• SET TASK:
Every record below should be printed exactly as it appears.

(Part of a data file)
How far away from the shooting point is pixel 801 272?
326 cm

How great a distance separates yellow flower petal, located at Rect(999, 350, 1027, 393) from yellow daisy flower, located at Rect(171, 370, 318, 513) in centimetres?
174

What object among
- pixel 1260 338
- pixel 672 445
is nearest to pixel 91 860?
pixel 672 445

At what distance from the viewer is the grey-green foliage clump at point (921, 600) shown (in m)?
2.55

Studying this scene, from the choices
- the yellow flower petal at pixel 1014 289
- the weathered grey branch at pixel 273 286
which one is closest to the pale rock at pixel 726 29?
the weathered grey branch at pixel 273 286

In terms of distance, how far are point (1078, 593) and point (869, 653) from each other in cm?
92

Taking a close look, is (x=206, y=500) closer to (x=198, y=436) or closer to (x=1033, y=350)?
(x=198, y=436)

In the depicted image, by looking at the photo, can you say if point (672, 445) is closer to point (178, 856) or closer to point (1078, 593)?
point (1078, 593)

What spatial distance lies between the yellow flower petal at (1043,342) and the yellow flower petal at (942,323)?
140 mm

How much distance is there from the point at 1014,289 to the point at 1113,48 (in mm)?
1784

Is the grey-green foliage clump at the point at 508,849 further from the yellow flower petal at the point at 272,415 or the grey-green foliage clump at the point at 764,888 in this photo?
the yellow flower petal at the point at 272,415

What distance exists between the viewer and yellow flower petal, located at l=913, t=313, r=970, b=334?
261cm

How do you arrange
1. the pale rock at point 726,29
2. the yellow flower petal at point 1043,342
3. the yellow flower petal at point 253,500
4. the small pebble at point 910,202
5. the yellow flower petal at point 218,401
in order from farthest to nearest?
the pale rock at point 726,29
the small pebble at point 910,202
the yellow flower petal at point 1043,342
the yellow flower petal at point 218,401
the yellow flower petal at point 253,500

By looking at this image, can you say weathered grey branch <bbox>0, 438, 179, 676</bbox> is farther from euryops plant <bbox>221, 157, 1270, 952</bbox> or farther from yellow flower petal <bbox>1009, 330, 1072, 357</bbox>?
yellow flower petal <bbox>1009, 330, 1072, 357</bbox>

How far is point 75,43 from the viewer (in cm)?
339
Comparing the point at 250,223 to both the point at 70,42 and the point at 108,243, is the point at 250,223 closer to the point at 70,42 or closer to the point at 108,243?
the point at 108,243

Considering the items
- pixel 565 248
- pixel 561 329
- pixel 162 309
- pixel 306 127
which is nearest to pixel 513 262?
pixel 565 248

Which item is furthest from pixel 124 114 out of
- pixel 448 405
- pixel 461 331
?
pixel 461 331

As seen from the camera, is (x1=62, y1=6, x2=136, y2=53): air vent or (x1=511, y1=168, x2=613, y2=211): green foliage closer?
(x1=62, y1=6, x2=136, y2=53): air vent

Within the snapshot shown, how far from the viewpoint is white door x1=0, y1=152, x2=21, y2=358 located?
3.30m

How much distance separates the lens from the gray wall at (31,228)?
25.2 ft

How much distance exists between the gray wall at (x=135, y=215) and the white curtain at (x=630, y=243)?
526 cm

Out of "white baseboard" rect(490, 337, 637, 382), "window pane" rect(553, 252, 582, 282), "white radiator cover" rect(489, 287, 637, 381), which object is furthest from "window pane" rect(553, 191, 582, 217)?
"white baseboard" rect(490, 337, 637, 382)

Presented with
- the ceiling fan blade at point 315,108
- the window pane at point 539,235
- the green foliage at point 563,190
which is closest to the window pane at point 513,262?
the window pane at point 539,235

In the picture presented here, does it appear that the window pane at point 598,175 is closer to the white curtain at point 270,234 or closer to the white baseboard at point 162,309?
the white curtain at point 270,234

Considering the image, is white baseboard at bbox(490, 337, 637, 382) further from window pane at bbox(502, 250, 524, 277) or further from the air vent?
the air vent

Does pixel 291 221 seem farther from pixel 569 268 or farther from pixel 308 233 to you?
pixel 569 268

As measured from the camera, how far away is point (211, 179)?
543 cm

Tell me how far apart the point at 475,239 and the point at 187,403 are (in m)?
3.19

• SOLUTION BELOW:
How far away from the shooting point is pixel 801 272?
326 cm

How great a distance separates yellow flower petal, located at Rect(999, 350, 1027, 393) from yellow daisy flower, located at Rect(171, 370, 318, 513) in centimetres?
174

What object among
- pixel 1260 338
- pixel 672 445
is nearest to pixel 91 860?
pixel 672 445

At what distance from the viewer is the grey-green foliage clump at point (921, 600) shown (in m)?
2.55

Studying this scene, from the choices
- the yellow flower petal at pixel 1014 289
- the weathered grey branch at pixel 273 286
which one is closest to the pale rock at pixel 726 29?
the weathered grey branch at pixel 273 286

In terms of distance, how far are point (1078, 593) and point (869, 653) from each other in cm?
92

Taking a close look, is (x=206, y=500) closer to (x=198, y=436) or closer to (x=1033, y=350)?
(x=198, y=436)

In the depicted image, by looking at the photo, can you say if point (672, 445) is closer to point (178, 856) or closer to point (1078, 593)?
point (1078, 593)

What spatial distance lies between the yellow flower petal at (1043,342) and the yellow flower petal at (942,323)?
140 mm

How much distance is there from the point at 1014,289 to the point at 1113,48 (in mm)?
1784

Is the grey-green foliage clump at the point at 508,849 further from the yellow flower petal at the point at 272,415 or the grey-green foliage clump at the point at 764,888 in this photo?
the yellow flower petal at the point at 272,415

What distance exists between the viewer and yellow flower petal, located at l=913, t=313, r=970, b=334?
261cm

How do you arrange
1. the pale rock at point 726,29
2. the yellow flower petal at point 1043,342
3. the yellow flower petal at point 253,500
4. the small pebble at point 910,202
5. the yellow flower petal at point 218,401
in order from farthest to nearest?
the pale rock at point 726,29
the small pebble at point 910,202
the yellow flower petal at point 1043,342
the yellow flower petal at point 218,401
the yellow flower petal at point 253,500

By looking at this image, can you say weathered grey branch <bbox>0, 438, 179, 676</bbox> is farther from euryops plant <bbox>221, 157, 1270, 952</bbox> or farther from yellow flower petal <bbox>1009, 330, 1072, 357</bbox>?
yellow flower petal <bbox>1009, 330, 1072, 357</bbox>

How far is point 75,43 from the viewer (in cm)?
339
Comparing the point at 250,223 to both the point at 70,42 and the point at 108,243, is the point at 250,223 closer to the point at 70,42 or closer to the point at 108,243?
the point at 108,243

Considering the items
- pixel 565 248
- pixel 561 329
- pixel 162 309
- pixel 306 127
which is nearest to pixel 513 262?
pixel 565 248

Which item is furthest from pixel 124 114 out of
- pixel 448 405
- pixel 461 331
?
pixel 461 331

As seen from the camera, is (x1=62, y1=6, x2=136, y2=53): air vent or (x1=511, y1=168, x2=613, y2=211): green foliage closer?
(x1=62, y1=6, x2=136, y2=53): air vent

Within the snapshot shown, how far from the viewpoint is white door x1=0, y1=152, x2=21, y2=358 located?
3.30m

How much distance separates the lens from the gray wall at (31,228)?
25.2 ft

How much distance exists between the gray wall at (x=135, y=215) and the white curtain at (x=630, y=243)?
526 cm

Out of "white baseboard" rect(490, 337, 637, 382), "window pane" rect(553, 252, 582, 282), "white radiator cover" rect(489, 287, 637, 381), which object is furthest from "window pane" rect(553, 191, 582, 217)?
"white baseboard" rect(490, 337, 637, 382)

Presented with
- the ceiling fan blade at point 315,108
- the window pane at point 539,235
- the green foliage at point 563,190
which is closest to the window pane at point 513,262?
the window pane at point 539,235

In the picture presented here, does it appear that the window pane at point 598,175 is closer to the white curtain at point 270,234 or closer to the white baseboard at point 162,309?
the white curtain at point 270,234

Considering the image, is white baseboard at bbox(490, 337, 637, 382) further from window pane at bbox(502, 250, 524, 277) or further from the air vent?
the air vent

Does pixel 291 221 seem farther from pixel 569 268 or farther from pixel 308 233 to you?
pixel 569 268

As measured from the camera, how far away is point (211, 179)?
543 cm

Tell me how far apart the point at 475,239 and the point at 187,403 are (in m)?
3.19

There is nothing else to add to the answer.